Through it all, Miyamoto has embraced her identity as an Asian American woman to create an antiracist body of work and a blueprint for empathy and praxis through community art. Her sometimes barbed, often provocative, and always steadfast story is now told.
Nobuko Miyamoto is a third-generation Japanese American songwriter, dance and theater artist, and activist, and is the Artistic Director of Great Leap. Her work has explored ways to reclaim and decolonize our minds, bodies, histories, and communities, using the arts to create social change and solidarity across cultural borders. Two of Nobuko’s albums are part of the Smithsonian Folkways catalog: A Grain of Sand, with Chris Iijima and Charlie Chin, produced by Paredon Records in 1973, and 120,000 Stories, released by Smithsonian Folkways in 2021.
Tarabu Betserai Kirkland is the Director/Producer of “One Hundred Years From Mississippi” a documentary film and winner of the Best Documentary award at the Harlem International Film Festival in New York City and the National Black Film Festival in Houston. Tarabu’s background as a Media Artist, Producer and Administrator includes twenty years in Public Radio having served as General Manager of radio station KPFK-FM in Los Angeles, Assistant Manager of KPFA in Berkeley where he co-founded the Third World Media Department and helped establish national radio training programs for producers of color, and General Manager of the Community Information Network, a national news and public affairs radio outlet.

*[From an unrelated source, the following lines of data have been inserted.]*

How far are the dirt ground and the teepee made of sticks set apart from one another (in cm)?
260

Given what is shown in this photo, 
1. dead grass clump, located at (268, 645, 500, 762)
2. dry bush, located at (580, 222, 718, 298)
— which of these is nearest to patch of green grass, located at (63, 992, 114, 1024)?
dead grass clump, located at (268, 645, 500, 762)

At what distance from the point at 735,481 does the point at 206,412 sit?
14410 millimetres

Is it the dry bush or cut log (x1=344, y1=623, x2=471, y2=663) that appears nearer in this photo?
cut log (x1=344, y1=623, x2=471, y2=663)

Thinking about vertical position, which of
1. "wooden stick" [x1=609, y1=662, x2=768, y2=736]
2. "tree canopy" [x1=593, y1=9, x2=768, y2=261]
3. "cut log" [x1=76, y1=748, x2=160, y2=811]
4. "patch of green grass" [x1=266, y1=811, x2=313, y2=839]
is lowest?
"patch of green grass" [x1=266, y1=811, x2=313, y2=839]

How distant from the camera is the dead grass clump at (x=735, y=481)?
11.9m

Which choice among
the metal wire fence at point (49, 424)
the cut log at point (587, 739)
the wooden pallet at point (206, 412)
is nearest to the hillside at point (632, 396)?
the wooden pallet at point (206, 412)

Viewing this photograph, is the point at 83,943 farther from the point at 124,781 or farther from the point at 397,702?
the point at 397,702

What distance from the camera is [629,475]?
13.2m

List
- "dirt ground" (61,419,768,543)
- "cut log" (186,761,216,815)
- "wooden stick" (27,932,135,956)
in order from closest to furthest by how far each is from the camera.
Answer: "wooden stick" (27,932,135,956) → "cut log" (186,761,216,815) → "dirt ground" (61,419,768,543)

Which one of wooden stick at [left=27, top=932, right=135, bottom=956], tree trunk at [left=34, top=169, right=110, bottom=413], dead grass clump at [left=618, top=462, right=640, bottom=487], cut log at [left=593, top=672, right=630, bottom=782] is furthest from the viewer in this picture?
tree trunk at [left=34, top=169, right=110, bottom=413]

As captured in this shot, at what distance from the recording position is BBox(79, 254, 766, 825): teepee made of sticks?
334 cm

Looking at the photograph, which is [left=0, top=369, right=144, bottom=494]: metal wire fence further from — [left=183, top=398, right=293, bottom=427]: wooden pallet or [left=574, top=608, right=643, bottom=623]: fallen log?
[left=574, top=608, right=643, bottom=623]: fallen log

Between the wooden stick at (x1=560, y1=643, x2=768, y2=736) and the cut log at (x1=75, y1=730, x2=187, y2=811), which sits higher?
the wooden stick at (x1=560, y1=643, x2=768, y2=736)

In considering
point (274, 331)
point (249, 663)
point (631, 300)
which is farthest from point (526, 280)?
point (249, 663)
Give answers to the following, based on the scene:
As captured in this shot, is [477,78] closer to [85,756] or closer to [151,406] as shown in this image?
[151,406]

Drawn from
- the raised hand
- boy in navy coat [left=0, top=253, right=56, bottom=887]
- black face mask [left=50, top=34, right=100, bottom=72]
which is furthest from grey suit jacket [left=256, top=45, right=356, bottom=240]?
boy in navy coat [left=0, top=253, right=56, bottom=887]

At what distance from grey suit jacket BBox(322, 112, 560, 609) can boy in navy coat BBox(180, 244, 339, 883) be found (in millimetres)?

He is also the author and composer of the musical “Jukebox” which starred Danny Glover, author and producer of the stage play “Ritual of a Bop Solo,” producer of the stage play “Jungle Bells,” and producer and musical co-director for the National Public Radio drama “Quiet Thunder,” and the writer and producer for numerous radio documentary projects and video industrials. In addition, Tarabu has worked in the cultural and social service sector as the Director of Programs at A Place Called Home, Managing Director of Great Leap, Inc., and Managing Director of the Black Theatre Artists Workshop.
Asiyah Ayubbi is a Japanese-African American Muslim musician and graphic designer currently based in the Midwest. A founding member of the Az-Zahra Ensemble, a Muslim women's qasida and nasheed group.
Imam Kamau Ayubbi grew up in Los Angeles California. He received his Bachelor’s Degree in 1998 from San Francisco State University in Visual Art. During undergrad, Kamau also enjoyed an internship with Holistic Health studies. He received his religious and spiritual education and training under the Islamic Supreme Council of America (ISCA) and was appointed as an Imam in 2002. Imam Ayubbi received his Clinical Pastoral Education (chaplaincy training) at Beaumont CPE Center in Royal Oak, MI. Before serving at University of Michigan Hospital and Health Systems, Imam Ayubbi worked as a staff chaplain in Adult Palliative Care and in a Cardiac Progressive Care Unit at Beaumont Royal Oak from 2010-2015. He loves sharing principles and practices of Peace and Meditation for all ages.
Deborah Wong is Professor of Ethnomusicology at the University of California, Riverside. She is the author of Sounding the Center: History and Aesthetics in Thai Buddhist Performance, Speak it Louder: Asian Americans Making Music, and Louder and Faster: Pain, Joy, and the Body Politic in Asian American Taiko.